XPF- and XPG-dependent colocalization of PCNA and CAF-1 with XPC. XPCS1RO (XP-G) cells, untransduced or transduced with XPG-WT or XPG-E791A (A, C) and XP2YO (XP-F) cells, untransduced or transduced with XPF-WT or XPF-D676A (B, D), were grown on coverslips and locally irradiated with a UV dose of 150 J/m² through filters with 5 μm pores and fixed 0.5 h after irradiation. The cells were immunolabelled with antibodies against XPC (green), PCNA (red) and CHAF150, the largest subunit of CAF-1 (red). Merged images indicate the overlay of XPC, PCNA or CHAF150 and DAPI staining. Scale bars, 10 μm.

Figure 6

UDS in XP-F and XP-G cells transduced with wild-type and mutant XPF and XPG, respectively. (A). DNA repair synthesis or UV-induced UDS levels of different, as indicated, XP-F and XP-G cells, expressed as percentage of the UDS of an NER-proficient cell line (MRC5) assayed in parallel. (B, C) UDS in cells locally irradiated through a 5-μm microporous filter (60 J/m²), NER-proficient MRC, XPCS1RO, XPCS1RO transduced with wild-type XPG and XPG-E791A (B) and XP2YO transduced with wild-type XPF or XPF-D676A (C).
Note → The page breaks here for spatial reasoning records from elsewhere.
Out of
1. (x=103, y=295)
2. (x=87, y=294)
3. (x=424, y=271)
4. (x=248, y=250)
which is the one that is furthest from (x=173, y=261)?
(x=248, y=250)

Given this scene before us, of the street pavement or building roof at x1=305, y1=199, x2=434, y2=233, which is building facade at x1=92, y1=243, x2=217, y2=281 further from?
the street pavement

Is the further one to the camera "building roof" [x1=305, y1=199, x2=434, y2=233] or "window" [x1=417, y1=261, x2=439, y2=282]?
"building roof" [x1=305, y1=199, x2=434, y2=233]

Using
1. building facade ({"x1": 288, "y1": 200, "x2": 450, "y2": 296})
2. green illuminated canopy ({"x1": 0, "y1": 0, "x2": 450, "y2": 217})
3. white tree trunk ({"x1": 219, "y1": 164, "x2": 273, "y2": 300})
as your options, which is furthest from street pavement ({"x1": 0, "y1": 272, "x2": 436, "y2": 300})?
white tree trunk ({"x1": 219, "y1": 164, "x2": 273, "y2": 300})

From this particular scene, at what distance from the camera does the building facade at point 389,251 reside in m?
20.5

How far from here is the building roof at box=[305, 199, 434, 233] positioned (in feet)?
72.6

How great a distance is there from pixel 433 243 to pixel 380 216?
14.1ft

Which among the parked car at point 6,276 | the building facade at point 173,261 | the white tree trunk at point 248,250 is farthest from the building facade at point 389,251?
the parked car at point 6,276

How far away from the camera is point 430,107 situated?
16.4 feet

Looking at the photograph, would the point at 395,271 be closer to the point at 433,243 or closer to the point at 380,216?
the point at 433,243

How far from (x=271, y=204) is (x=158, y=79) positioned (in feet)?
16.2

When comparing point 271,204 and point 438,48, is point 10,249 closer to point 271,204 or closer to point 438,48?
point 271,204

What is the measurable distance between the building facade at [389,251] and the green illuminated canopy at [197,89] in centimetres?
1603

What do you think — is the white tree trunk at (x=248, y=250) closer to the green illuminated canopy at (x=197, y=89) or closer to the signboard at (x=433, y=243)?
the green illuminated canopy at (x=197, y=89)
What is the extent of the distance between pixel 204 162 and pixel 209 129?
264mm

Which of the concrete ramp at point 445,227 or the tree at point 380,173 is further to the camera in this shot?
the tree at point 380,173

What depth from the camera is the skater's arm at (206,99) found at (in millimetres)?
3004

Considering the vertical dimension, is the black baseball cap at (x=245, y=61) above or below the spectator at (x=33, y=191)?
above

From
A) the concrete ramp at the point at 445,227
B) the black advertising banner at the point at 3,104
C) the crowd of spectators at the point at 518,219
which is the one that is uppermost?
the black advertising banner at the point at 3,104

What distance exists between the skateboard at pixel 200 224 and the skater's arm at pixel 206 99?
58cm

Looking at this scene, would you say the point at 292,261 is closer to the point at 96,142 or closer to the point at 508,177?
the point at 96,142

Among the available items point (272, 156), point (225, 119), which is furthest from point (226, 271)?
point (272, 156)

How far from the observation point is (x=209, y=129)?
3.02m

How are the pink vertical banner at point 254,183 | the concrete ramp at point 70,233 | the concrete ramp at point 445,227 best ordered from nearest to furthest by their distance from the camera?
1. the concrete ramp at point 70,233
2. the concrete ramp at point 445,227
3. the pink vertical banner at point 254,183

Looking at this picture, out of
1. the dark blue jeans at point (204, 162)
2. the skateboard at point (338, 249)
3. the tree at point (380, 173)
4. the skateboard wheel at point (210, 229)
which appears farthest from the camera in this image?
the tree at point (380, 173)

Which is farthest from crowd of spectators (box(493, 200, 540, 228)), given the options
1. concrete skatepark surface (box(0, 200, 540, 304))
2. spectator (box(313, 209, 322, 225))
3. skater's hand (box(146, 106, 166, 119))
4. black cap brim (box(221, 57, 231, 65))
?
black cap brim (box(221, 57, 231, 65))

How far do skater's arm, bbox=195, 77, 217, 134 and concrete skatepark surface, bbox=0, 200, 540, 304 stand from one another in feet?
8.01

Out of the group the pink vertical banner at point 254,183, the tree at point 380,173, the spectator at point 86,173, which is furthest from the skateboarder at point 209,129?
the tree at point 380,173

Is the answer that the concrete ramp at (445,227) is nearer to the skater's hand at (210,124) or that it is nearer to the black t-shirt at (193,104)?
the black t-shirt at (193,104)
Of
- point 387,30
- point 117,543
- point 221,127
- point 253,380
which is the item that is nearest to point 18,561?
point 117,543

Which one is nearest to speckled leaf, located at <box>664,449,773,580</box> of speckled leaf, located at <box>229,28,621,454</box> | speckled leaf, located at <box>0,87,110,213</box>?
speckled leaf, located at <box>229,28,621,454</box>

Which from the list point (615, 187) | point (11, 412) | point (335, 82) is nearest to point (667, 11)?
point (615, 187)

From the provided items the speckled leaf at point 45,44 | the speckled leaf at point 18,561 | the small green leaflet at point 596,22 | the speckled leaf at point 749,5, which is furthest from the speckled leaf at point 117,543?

Heavily labelled cells were those in S-phase, incorporating large amounts of tritiated thymidine by replicative DNA synthesis. Dotted circles indicate the position of pores in which UV damage has been induced and UDS has been observed.

Figure 7

Model for the coordination of dual incision and repair synthesis steps in NER. Schematic representation of the proposed sequence of events following the assembly of the preincision complex. The red triangle stands for the DNA lesion. Individual proteins involved in each step are indicated.